** Opening Data in this exercise block **
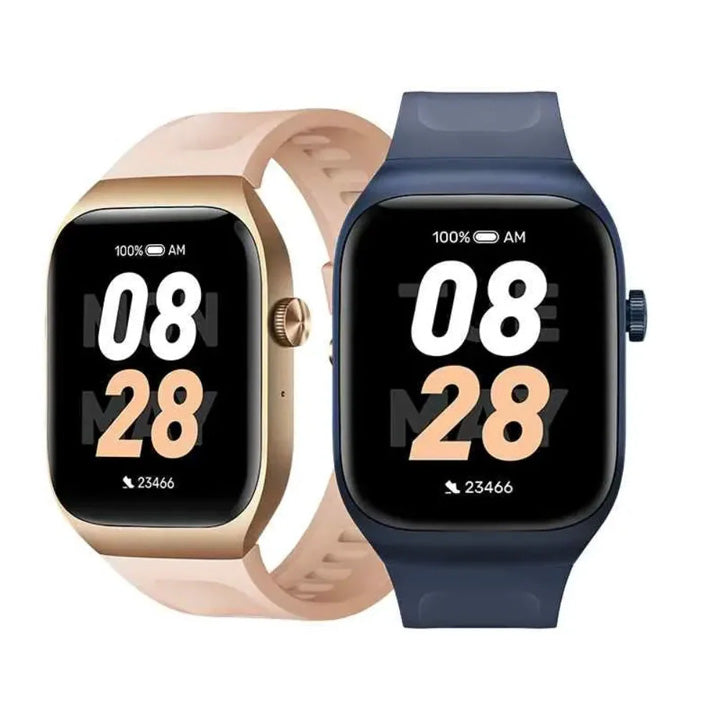 Mibro t2 Mr Gadget Official h3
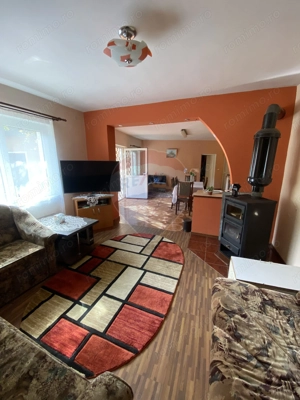 Casa 4 camere, Atel - imagine 6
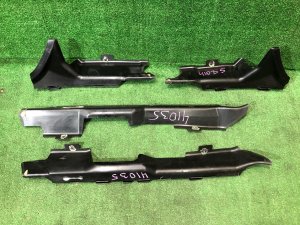Fijaciones de la moqueta 95011AG300JC, 129SIL005, 129SIL006 SUBARU LEGACY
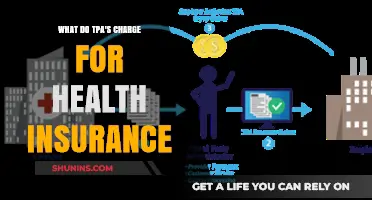 Decoding TPA Fees: Understanding Health Insurance Charges
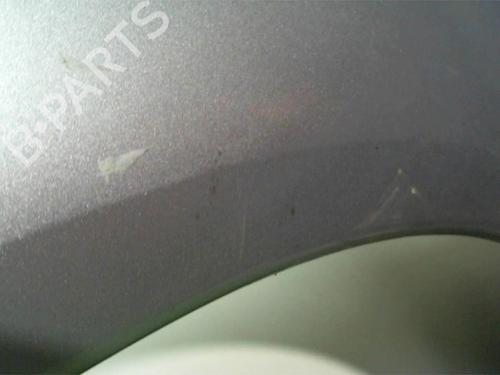 Forkjerm venstre VW NEW BEETLE (9C1, 1C1) 1.9 TDI | BP24021651C41 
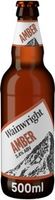 Wainwright Amber Ale 500ml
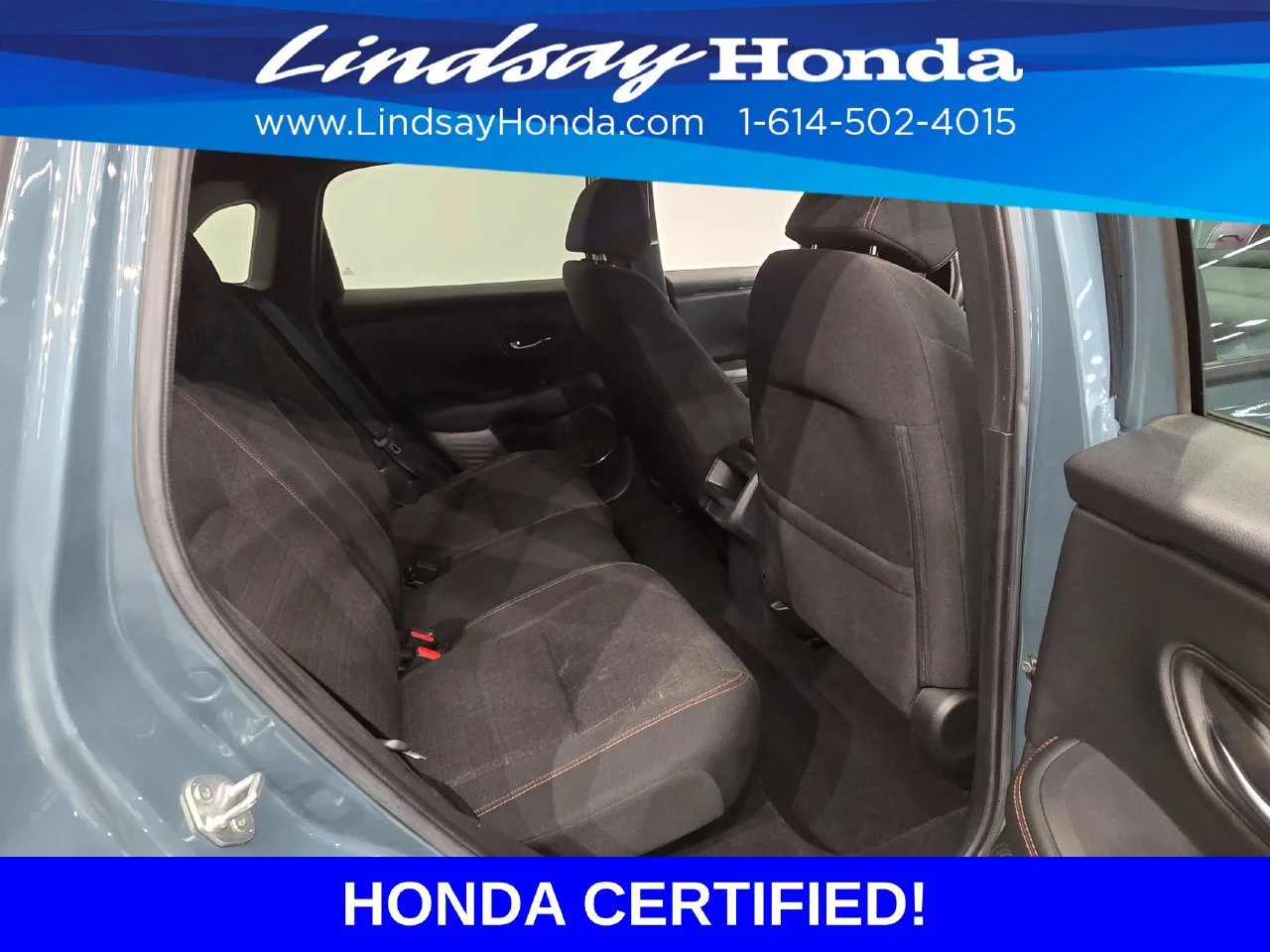 Certified Used 2024 Nordic Forest Pearl Honda Sport image 37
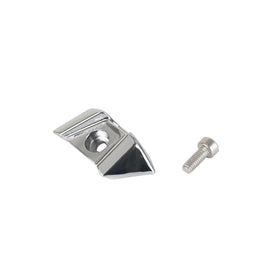 Seacloud back weight 9g for Stealth 2 offers light adjustment for smoother tempo.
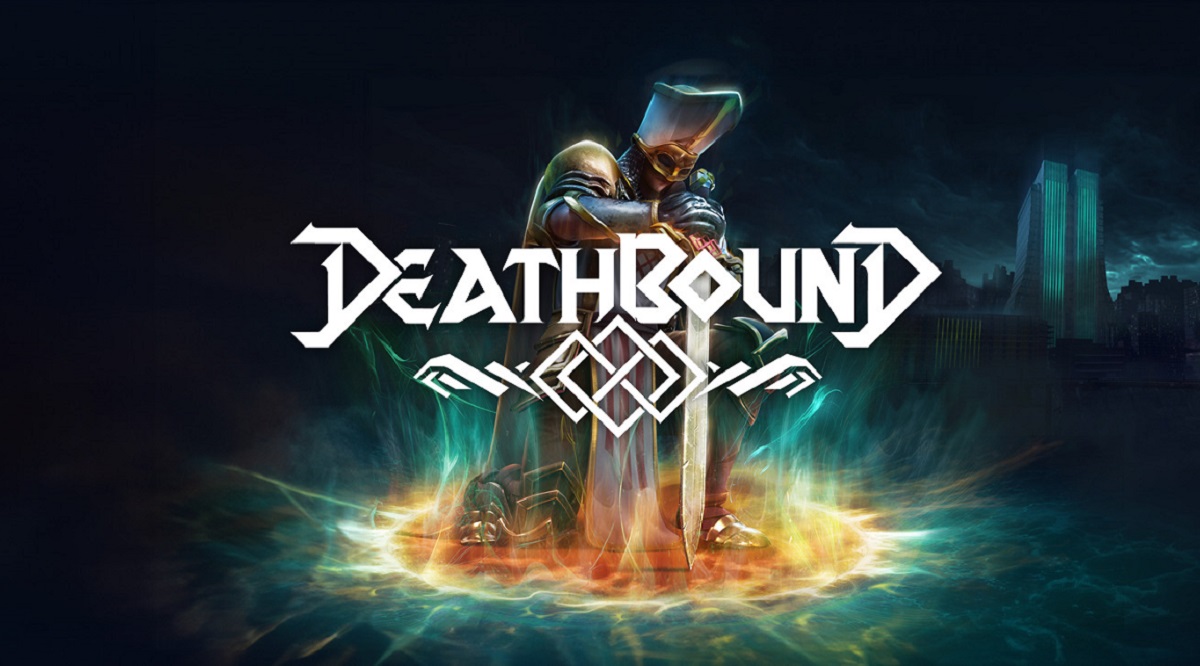Demo mrocznego RPG akcji Deathbound jest już dostępne na PS5, a premiera gry zaplanowana jest na początek sierpnia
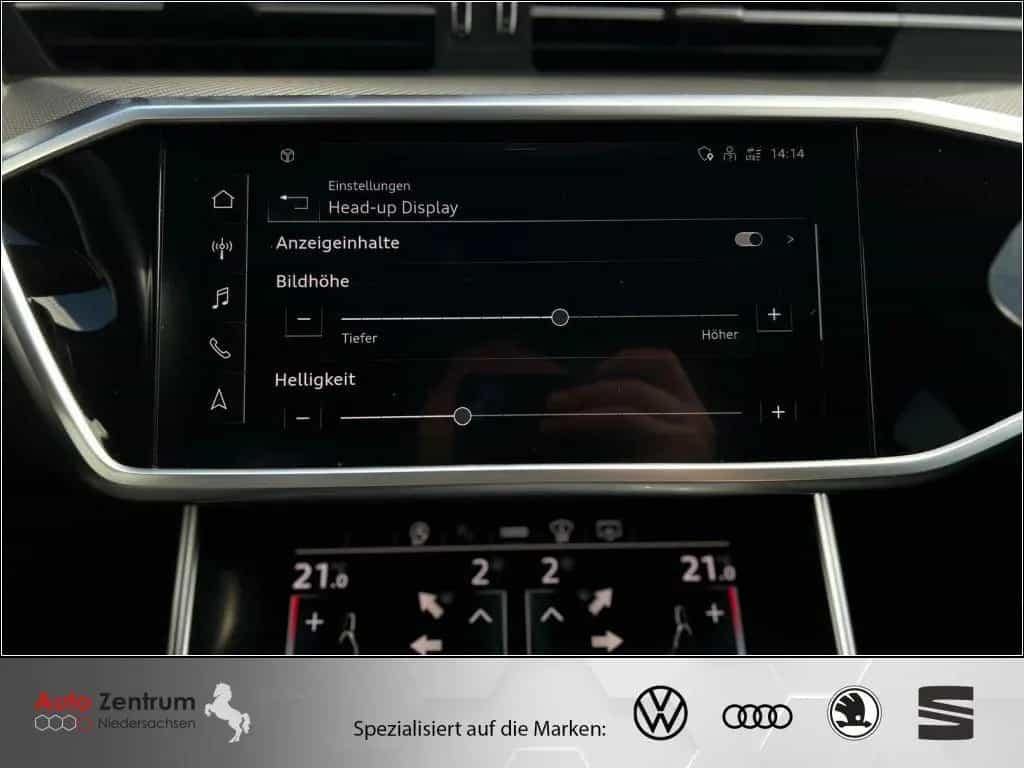 Audi A6 TDI quattro design AZN-Haus-FÖRDERUNG* PANO 09/2022-photo-23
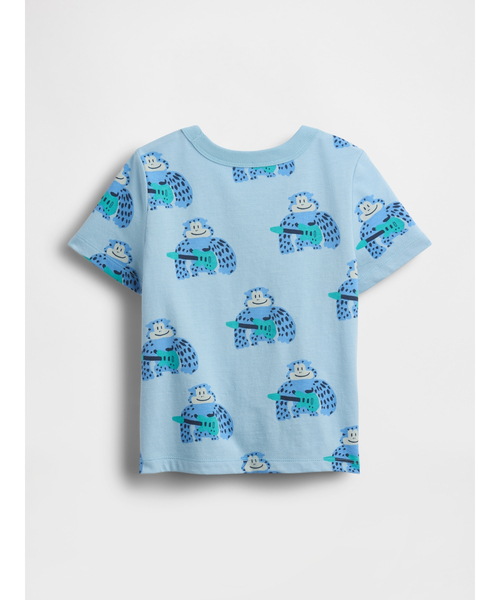 ★GAP男の子服130〜150★年内処分したい.値段相談可 GAP（ギャップ） tシャツ ブラナン フェイバリット ポケットTシャツ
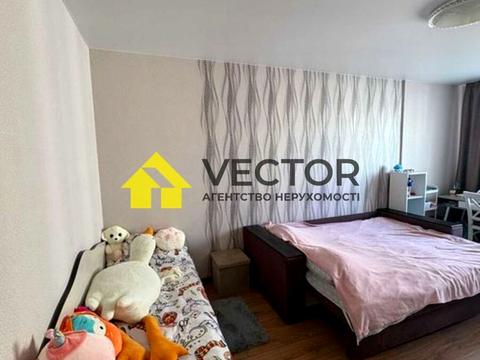 квартира за адресою Перспективна вул., 11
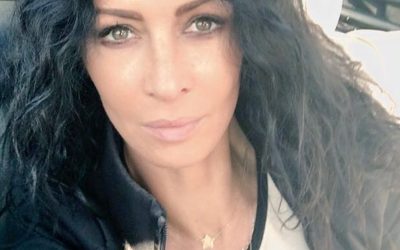 A murit mama Mihaelei Rădulescu. Vedeta trece din nou prin momente grele, la câteva luni după pierderea lui Felix Baumgartner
** Closing Data in this exercise block **
▸ Activity: Return all the data exactly, pictures omitted.

▸ Completed exercise:
 Mibro t2 Mr Gadget Official h3
 Casa 4 camere, Atel - imagine 6
Fijaciones de la moqueta 95011AG300JC, 129SIL005, 129SIL006 SUBARU LEGACY
 Decoding TPA Fees: Understanding Health Insurance Charges
 Forkjerm venstre VW NEW BEETLE (9C1, 1C1) 1.9 TDI | BP24021651C41 
 Wainwright Amber Ale 500ml
 Certified Used 2024 Nordic Forest Pearl Honda Sport image 37
 Seacloud back weight 9g for Stealth 2 offers light adjustment for smoother tempo.
Demo mrocznego RPG akcji Deathbound jest już dostępne na PS5, a premiera gry zaplanowana jest na początek sierpnia
 Audi A6 TDI quattro design AZN-Haus-FÖRDERUNG* PANO 09/2022-photo-23
 ★GAP男の子服130〜150★年内処分したい.値段相談可 GAP（ギャップ） tシャツ ブラナン フェイバリット ポケットTシャツ
 квартира за адресою Перспективна вул., 11
 A murit mama Mihaelei Rădulescu. Vedeta trece din nou prin momente grele, la câteva luni după pierderea lui Felix Baumgartner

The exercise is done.